The fifth recipient of the annual £100,000 Freelands Award is MK Gallery who hosted Ingrid Pollard: Carbon Turning Slowly across its galleries from 12 March – 29 May 2022.
The award enabled MK Gallery to stage the first exhibition to span Pollard’s practice, which explored different perspectives on the human figure, as it passes through landscape, history and printed material, using photography, film, collage, sculpture and installation.
The exhibition was accompanied by a comprehensive monograph that provides the first overview of works by the British artist and photographer.
‘This was a transformative opportunity for me to develop my practice and to reach much wider audiences and critical attention.’
Ingrid Pollard
For four decades, Pollard’s important photographic collages have offset traditionally idyllic representations of Britain with unseen legacies of xenophobia and exclusion. Pastoral Interlude (1988) places the Black figure within an imagined picturesque setting, undermining perceptions of ‘urban’ and ‘authentic rural’. Seaside Series (1989) combines cyphers of coastal tourism with stories of historic and contemporary immigration to the UK. More recently, Seventeen of Sixty-Eight (2019) documents how the African body is represented in popular signwriting. Pollard developed new work for the exhibition that looked at different choreographies of the body, including rowing, bowing, dancing, boxing and rambling.

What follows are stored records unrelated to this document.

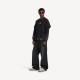 Sneakers BALENCIAGA, Triple S.2 Gradient Sneaker in Grey - 865849WTR2G1800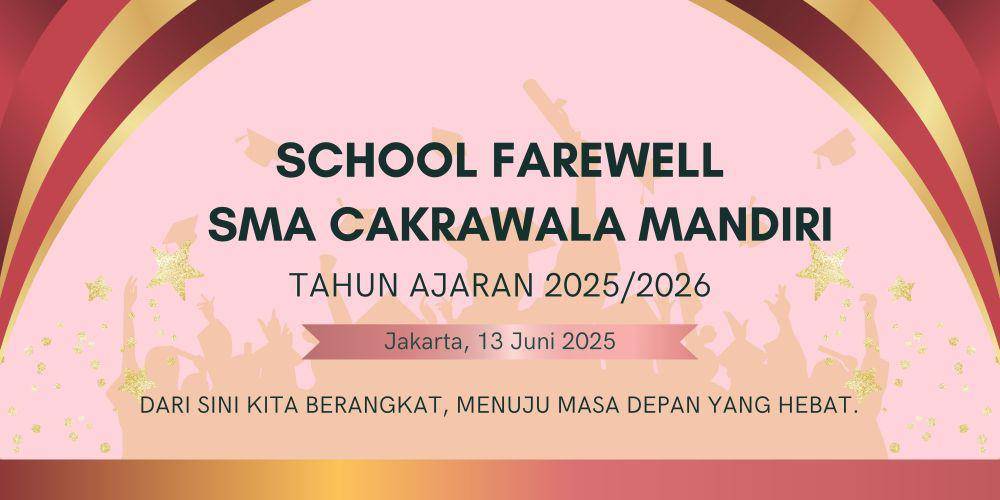 Referensi Spanduk Perpisahan Sekolah (IDN Times/Nisa Zarawaki)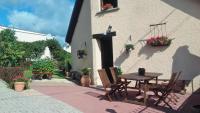 Le p'tit bourquin - Bed and Breakfast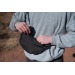 AWARE Crescent rPET shoulder bag, fanny pack promotional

The award announcement came alongside the Foundation’s fifth research report into the ‘Representation of Female Artists in Britain’ which shows a steady decline in the number of solo exhibitions by female artists in public galleries outside London over the last three years. Written by Dr Kate McMillan, the report includes essays by art historian and writer Jennifer Higgie on women in art history and art critic and writer Hettie Judah on art and motherhood.
Selection Panel
Elisabeth Murdoch (Founder and Chair, Freelands Foundation), artist Monster Chetwynd, curator and writer Juliana Engberg, Jenni Lomax (independent curator and former Director, Camden Art Centre) and Zoe Whitley (Director, Chisenhale Gallery).
Shortlist
Firstsite, Colchester
MK Gallery, Milton Keynes
Modern Art Oxford
Towner Eastbourne
Turner Contemporary, Margate
the Whitworth, Manchester
Award 2019
The fourth recipient of the annual £100,000 Freelands Award is The Hepworth Wakefield who will present a major survey exhibition with artist Hannah Starkey.
Award 2018
The 2018 Freelands Award winner was Spike Island who presented Along a Spectrum from 19 May to Sunday 5 September 2021, Veronica Ryan's largest and most ambitious solo exhibition to date.
Award 2017
The Freelands Award was won in 2017 by Nottingham Contemporary who presented a major exhibition with artist Lis Rhodes, open from 25 May – 25 August 2019. A publication accompanied the exhibition.
Award 2016
The inaugural Freelands Award was won by The Fruitmarket Gallery in 2016 with Glasgow-based artist Jaqueline Donachie. The culminating solo exhibition was open from 11 November 2017 to 11 February 2018. A monograph publication of Donachie’s work and practice accompanied the exhibition.